Antiques Column: George Baxter is regarded as the ‘inventor’ of colour printing
During our married life, my wife and I have lived in many properties. Initially they were small and then as the family grew so did the bricks and mortar that was our happy home. As the family flew to pastures new, so our houses shrank for just us two.
Over the years we have had everything from brand new (with unending lists of snags), through Art Deco to Victorian and have ended up in mid George lll. In every house we’ve owned we’ve always searched out it’s history. I just love social history.
How often, I wonder, do we think about the feelings of the subjects in our historical past when they experienced the highs and lows in their lives.
How excited, for example, did George Baxter feel as he walked home from work after realising he had perfected his colour printing process and how incredibly sad he must have felt in 1865 (more about that later).
George Baxter (1804-1867) is regarded by many as the ‘inventor’ of colour printing; he achieved a way to bring colour printing to the masses in a cheaper and more time effective way.

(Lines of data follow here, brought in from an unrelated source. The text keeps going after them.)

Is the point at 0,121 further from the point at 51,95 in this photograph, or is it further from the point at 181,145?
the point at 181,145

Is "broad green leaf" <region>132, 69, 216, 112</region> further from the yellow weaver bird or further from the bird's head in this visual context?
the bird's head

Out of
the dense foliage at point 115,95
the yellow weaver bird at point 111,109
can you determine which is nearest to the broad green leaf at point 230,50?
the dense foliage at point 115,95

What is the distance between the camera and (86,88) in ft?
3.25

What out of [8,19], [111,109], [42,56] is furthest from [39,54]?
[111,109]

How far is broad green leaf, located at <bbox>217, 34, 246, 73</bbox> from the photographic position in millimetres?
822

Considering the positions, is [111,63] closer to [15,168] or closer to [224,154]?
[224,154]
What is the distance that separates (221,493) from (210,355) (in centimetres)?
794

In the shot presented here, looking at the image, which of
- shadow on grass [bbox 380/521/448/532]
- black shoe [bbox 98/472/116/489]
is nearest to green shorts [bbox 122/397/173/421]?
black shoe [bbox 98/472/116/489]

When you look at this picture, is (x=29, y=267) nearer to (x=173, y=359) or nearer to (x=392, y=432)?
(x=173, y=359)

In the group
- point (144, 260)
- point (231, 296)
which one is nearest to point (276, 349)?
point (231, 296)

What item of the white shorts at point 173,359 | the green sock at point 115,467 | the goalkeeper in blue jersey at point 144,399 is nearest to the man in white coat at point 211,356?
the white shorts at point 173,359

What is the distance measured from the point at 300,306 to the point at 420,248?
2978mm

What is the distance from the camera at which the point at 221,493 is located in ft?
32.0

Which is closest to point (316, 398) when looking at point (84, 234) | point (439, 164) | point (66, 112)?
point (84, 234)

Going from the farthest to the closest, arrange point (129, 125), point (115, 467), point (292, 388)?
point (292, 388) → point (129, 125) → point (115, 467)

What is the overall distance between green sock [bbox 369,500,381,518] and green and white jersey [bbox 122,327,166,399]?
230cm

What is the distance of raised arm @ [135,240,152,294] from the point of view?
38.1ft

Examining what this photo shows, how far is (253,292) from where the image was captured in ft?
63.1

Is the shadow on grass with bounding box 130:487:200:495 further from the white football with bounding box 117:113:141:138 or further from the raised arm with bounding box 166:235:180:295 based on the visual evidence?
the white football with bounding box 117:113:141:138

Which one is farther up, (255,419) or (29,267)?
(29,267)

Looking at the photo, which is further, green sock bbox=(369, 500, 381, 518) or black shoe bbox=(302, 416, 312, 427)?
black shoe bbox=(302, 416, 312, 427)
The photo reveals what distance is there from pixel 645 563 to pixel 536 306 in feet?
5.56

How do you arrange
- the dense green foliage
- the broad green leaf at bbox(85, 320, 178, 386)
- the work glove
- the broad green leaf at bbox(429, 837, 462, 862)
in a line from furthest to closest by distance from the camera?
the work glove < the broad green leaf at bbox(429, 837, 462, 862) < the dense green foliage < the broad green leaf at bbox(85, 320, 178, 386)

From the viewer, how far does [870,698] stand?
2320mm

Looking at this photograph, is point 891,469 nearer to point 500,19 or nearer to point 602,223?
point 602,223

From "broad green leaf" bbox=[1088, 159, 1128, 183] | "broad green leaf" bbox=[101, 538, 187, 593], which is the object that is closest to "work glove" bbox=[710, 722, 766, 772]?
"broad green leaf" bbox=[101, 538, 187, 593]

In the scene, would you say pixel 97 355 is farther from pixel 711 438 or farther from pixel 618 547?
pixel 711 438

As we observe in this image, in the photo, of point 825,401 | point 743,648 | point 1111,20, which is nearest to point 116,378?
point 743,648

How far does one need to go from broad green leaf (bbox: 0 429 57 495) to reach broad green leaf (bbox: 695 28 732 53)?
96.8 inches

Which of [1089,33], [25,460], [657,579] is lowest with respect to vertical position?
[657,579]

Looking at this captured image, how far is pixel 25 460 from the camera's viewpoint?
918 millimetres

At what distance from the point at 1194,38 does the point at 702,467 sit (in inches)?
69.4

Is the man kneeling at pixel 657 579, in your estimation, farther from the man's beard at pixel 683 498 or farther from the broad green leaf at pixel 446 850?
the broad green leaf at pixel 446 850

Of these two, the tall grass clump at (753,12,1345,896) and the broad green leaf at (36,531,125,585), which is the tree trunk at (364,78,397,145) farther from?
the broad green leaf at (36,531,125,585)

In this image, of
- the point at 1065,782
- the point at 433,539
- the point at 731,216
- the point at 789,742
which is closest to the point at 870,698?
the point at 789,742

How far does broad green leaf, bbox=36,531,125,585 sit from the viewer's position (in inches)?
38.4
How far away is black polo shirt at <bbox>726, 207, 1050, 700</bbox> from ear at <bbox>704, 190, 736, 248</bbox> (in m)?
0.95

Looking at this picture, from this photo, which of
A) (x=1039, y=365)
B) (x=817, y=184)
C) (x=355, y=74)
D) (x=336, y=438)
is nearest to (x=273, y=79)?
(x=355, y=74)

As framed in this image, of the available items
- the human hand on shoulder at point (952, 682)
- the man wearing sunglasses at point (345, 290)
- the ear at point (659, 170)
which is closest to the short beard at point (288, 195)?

Before Baxter, colour printing meant hand painting which was labour intensive and thus expensive. Baxter’s process, patented in 1835, put an end to this.
The process involved a steel key plate and a number of wooden and metal colour blocks. The image was first engraved onto the key plate which was laid onto the paper to leave a monochrome image.
Blocks were then produced with the same image, each representing a different colour. Each individual block was then inked and added to the paper in a prescribed order. Baxter was a perfectionist taking time to ensure each colour was dry between pressings, resulting in only two colours being applied each day.
Originally Baxter’s prints were used for frontispieces in books, but quickly a market for his prints in their own right developed. His attention to detail made him slow so he regularly missed deadlines, including those of International Exhibitions.
Combined with his lack of business acumen poor George’s slow completion rate eventually led to his bankruptcy in 1865. A very sad day and he died only two years later.